Hierarchical Associative Memory
Dmitry Krotov
TL;DR
This work generalizes Modern Hopfield Networks to fully recurrent, multi-layer architectures with local connectivity by leveraging a Lagrangian formalism that yields a global Lyapunov energy $E$ decreasing along trajectories. It introduces hierarchical layered HAMs with symmetric feedforward/feedback weights, enabling bottom-up and top-down information flow and ensuring convergence to fixed-point attractors. Three simple architectures are worked out (one hidden layer, two dense hidden layers, and two hidden layers with a convolutional first layer), each accompanied by explicit dynamics and energy expressions, including adiabatic time-scale simplifications. The approach broadens memory capacity and inductive bias while maintaining biological plausibility, offering pathways for end-to-end or time-unfolded training and highlighting potential extensions like lateral connections and gated units.
Abstract
Dense Associative Memories or Modern Hopfield Networks have many appealing properties of associative memory. They can do pattern completion, store a large number of memories, and can be described using a recurrent neural network with a degree of biological plausibility and rich feedback between the neurons. At the same time, up until now all the models of this class have had only one hidden layer, and have only been formulated with densely connected network architectures, two aspects that hinder their machine learning applications.

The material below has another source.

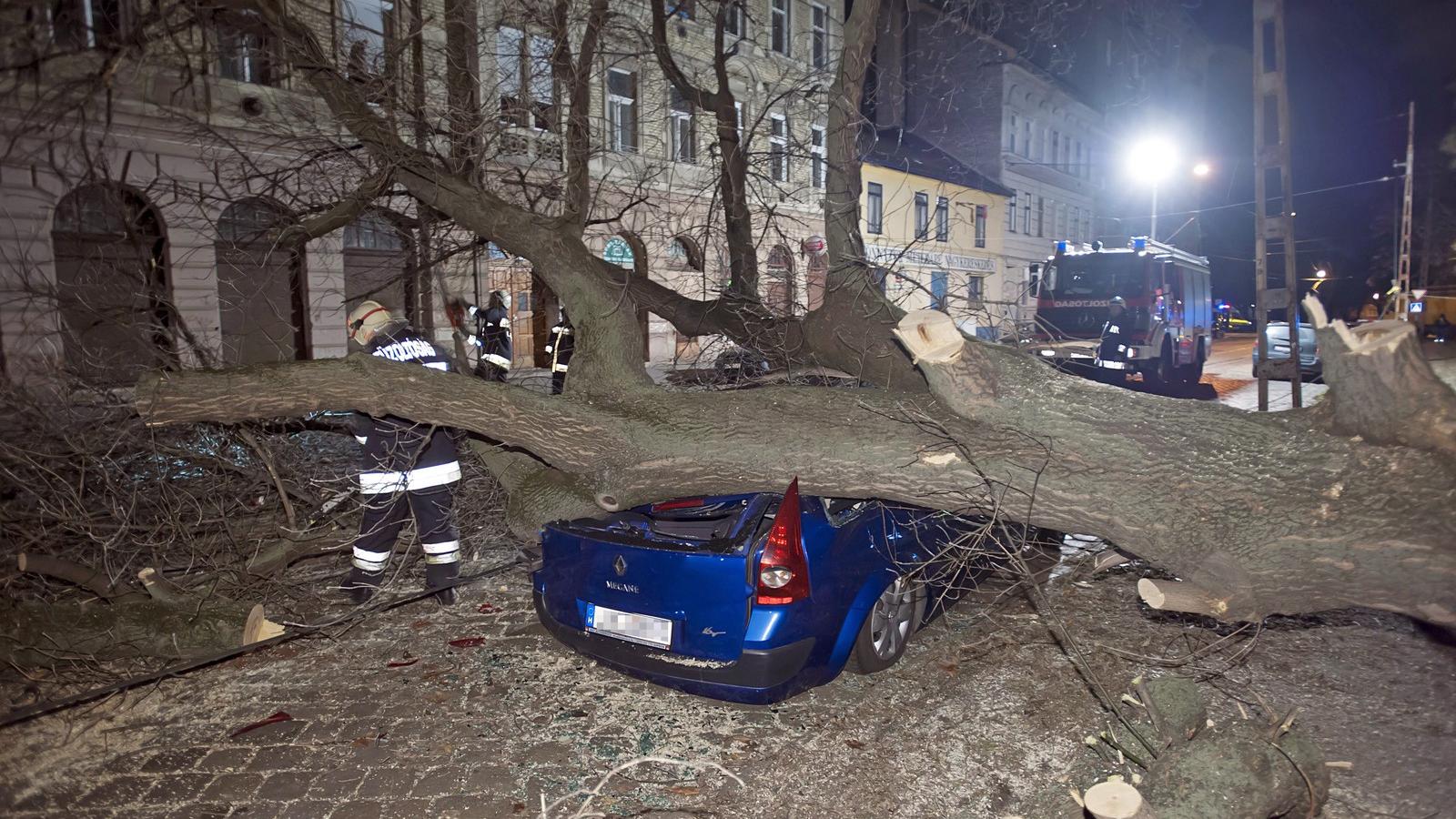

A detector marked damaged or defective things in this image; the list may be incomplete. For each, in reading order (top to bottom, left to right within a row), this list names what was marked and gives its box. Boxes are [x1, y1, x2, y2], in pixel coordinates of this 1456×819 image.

crushed blue car [531, 480, 1012, 703]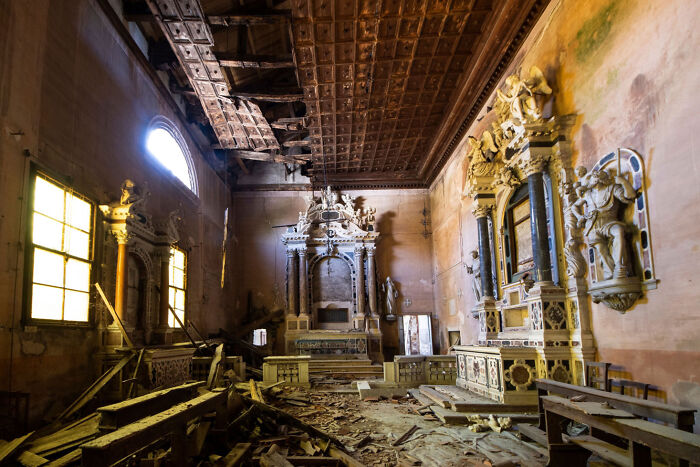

This paper tackles this gap and describes a fully recurrent model of associative memory with an arbitrary large number of layers, some of which can be locally connected (convolutional), and a corresponding energy function that decreases on the dynamical trajectory of the neurons' activations. The memories of the full network are dynamically "assembled" using primitives encoded in the synaptic weights of the lower layers, with the "assembling rules" encoded in the synaptic weights of the higher layers. In addition to the bottom-up propagation of information, typical of commonly used feedforward neural networks, the model described has rich top-down feedback from higher layers that help the lower-layer neurons to decide on their response to the input stimuli.